■ İncelenecek metin ■
──────────

Yaşayan insanların dünyâda rahat etmeleri için, Allah, bir takım doktrinler gönderdi, peygamberler vâsıtasıyla. Kur`ân gönderdi, Tevrat gönderdi, İncil gönderdi, Zebûr gönderdi, suhuf gönderdi, bir takım doktrinler verdi ki, adâlet te'mîn olunaa, insanlar birbirlerine tecâvüz etmeyeler. Ve aynı zamanda da bu böyle vaz' olundukdan sonra, bu âlemden sonraki âlemde de dünyâda yapılan hayır ve kabahatların mükâfâtı yâhud cezâsı gösterileceği haber verildi. İşte bunu düşünenlerin rûhları tekâmül etdi dünyâda. Hayvanı gördü, ibret aldı. Yağmuru gördü, ibret aldı. Kur`ân'dan ibret aldı, Tevrat'dan ibret aldı, İncil'den ibret aldı, suhuflardan ibret aldı, ne oldu, rûh tekâmül etmeğe başladı. Rûh semâvîydi, arşîydi, yani arşdandı rûh, cesed de toprakdan idi. İkisi izdivâc etdiler. İzdivâc etdiler ikisi yani evlendiler. Rûh, bedenin üzerine bindi. Ölüm geldiği vakitde vücûd toprağa gitdi fakat rûh Hakk'a gitdi. İşte Allah'dan geldi Allah'a gidiyor.

Demek ki ne oluyor şimdi, niçin geldiğimizi, nereden geldiğimizi ve nereye gitdiğimizi ve niçin gitdiğimizi ve rûhun da nasıl inkişâf etdiğine dâir sorduğu soruya âcizâne cevâbları verdim. Tabii vermiş olduğum cevâblar, deryâdan bir katre, şemsden bir hüzme, toprakdan bir zerredir. Yani bu ilmi bitirmiş manasına değil. Gözlerinde ibret olanlar bunları gördüler. İbretli göz, sâhibinin dostu oldu. İbretsiz göz, sâhibinin başı üzerinde dolaşan düşmânı gibi oldu.

──────────

■ Verilen kayıtlar ■

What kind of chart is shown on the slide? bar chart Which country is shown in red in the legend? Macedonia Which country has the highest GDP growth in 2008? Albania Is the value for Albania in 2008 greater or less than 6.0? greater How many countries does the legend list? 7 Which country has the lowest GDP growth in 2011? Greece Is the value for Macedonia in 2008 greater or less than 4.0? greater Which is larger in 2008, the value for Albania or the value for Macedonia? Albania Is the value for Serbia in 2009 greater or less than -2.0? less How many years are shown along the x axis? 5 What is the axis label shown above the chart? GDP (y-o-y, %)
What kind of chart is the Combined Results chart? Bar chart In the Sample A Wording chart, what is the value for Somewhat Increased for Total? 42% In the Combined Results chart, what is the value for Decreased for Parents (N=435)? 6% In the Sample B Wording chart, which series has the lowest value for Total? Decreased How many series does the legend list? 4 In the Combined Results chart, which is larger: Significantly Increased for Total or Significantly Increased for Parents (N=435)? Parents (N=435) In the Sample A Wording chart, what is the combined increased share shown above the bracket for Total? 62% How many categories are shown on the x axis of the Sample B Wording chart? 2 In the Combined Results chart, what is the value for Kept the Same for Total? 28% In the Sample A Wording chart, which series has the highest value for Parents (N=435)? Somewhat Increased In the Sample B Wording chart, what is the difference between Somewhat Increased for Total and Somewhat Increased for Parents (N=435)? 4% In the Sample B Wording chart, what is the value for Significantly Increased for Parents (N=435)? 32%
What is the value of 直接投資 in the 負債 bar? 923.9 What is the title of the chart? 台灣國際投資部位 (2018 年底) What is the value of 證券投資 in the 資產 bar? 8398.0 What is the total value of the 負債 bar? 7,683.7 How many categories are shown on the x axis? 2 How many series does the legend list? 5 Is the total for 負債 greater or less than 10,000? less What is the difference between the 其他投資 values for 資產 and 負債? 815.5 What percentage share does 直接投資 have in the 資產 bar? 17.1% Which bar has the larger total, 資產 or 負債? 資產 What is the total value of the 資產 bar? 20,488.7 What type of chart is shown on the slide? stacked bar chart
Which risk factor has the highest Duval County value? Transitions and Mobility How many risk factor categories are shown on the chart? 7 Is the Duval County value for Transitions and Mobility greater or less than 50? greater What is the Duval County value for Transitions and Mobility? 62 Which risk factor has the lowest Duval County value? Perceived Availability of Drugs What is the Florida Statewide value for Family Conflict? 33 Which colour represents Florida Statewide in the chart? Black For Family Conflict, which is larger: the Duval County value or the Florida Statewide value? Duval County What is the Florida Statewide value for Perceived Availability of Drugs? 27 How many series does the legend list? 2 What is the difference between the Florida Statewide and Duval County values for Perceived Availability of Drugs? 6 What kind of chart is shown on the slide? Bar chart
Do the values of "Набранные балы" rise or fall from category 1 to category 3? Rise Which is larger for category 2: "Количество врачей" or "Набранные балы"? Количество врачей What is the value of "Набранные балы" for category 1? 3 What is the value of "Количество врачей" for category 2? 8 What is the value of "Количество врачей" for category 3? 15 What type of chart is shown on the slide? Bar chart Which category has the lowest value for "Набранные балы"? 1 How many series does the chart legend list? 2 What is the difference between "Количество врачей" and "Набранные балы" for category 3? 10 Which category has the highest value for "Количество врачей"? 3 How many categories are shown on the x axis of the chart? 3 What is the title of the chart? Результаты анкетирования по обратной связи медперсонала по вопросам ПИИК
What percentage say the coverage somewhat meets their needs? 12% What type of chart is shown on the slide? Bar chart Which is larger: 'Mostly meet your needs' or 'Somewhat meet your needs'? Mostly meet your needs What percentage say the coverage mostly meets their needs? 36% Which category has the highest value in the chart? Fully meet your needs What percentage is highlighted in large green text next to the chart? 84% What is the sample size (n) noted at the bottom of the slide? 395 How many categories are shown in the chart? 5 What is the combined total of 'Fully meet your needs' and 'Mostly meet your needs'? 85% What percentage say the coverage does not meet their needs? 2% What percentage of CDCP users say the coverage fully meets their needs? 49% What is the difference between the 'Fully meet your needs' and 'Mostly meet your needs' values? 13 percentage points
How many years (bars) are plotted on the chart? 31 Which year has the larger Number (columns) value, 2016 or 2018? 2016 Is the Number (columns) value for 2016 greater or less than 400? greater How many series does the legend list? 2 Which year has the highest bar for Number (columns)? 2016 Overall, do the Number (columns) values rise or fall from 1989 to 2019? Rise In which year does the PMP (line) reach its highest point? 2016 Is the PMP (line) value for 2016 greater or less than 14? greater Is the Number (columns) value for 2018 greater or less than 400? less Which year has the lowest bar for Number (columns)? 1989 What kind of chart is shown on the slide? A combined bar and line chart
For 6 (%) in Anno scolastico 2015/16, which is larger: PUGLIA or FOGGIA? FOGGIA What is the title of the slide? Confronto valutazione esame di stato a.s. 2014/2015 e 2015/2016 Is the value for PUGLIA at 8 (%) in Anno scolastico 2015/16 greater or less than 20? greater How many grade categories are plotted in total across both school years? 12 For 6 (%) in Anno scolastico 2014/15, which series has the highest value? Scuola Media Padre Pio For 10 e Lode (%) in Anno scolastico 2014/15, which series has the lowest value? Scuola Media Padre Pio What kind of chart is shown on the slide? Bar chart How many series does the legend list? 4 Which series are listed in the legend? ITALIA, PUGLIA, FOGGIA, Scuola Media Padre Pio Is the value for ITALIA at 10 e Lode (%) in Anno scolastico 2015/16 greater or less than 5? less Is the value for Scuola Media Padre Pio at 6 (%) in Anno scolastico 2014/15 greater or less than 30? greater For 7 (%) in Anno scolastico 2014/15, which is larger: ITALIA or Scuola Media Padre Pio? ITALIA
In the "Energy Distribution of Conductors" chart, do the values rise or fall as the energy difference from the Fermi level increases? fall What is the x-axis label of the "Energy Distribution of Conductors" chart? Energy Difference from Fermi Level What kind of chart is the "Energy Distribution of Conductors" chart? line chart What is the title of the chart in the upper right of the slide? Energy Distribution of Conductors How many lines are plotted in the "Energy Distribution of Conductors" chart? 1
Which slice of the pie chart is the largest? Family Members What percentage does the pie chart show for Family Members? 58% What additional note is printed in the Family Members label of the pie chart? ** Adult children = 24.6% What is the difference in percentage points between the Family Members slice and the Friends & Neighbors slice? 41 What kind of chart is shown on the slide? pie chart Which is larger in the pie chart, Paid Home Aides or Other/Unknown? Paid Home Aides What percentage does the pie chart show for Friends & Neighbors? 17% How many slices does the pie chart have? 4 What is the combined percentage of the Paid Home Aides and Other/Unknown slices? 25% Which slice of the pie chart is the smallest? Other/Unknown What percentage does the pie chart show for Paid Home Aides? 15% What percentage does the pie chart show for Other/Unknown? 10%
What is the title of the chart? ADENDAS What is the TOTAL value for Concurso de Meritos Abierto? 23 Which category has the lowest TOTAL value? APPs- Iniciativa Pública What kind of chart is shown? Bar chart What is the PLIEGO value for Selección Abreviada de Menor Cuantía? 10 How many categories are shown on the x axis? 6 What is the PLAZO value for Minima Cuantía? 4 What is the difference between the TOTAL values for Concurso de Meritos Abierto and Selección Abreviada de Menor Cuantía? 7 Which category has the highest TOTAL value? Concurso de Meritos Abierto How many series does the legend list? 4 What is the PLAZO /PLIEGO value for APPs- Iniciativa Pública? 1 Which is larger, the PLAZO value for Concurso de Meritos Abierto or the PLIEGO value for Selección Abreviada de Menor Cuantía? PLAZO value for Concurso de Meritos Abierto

──────────

■ Yapılacaklar ■
1. Ruh üzerine olan metne göre ölüm geldiğinde ruh nereye gider?
2. Ruh üzerine olan metinde "Demek ki ne" ile başlayıp "düşmânı gibi oldu." sözlerine kadar uzanan kısmı, "katre" yerine "damla" koyarak yeniden yazın.

■ Çözümler ■
1. Hakk'a gider.

2.
Demek ki ne oluyor şimdi, niçin geldiğimizi, nereden geldiğimizi ve nereye gitdiğimizi ve niçin gitdiğimizi ve rûhun da nasıl inkişâf etdiğine dâir sorduğu soruya âcizâne cevâbları verdim. Tabii vermiş olduğum cevâblar, deryâdan bir damla, şemsden bir hüzme, toprakdan bir zerredir. Yani bu ilmi bitirmiş manasına değil. Gözlerinde ibret olanlar bunları gördüler. İbretli göz, sâhibinin dostu oldu. İbretsiz göz, sâhibinin başı üzerinde dolaşan düşmânı gibi oldu.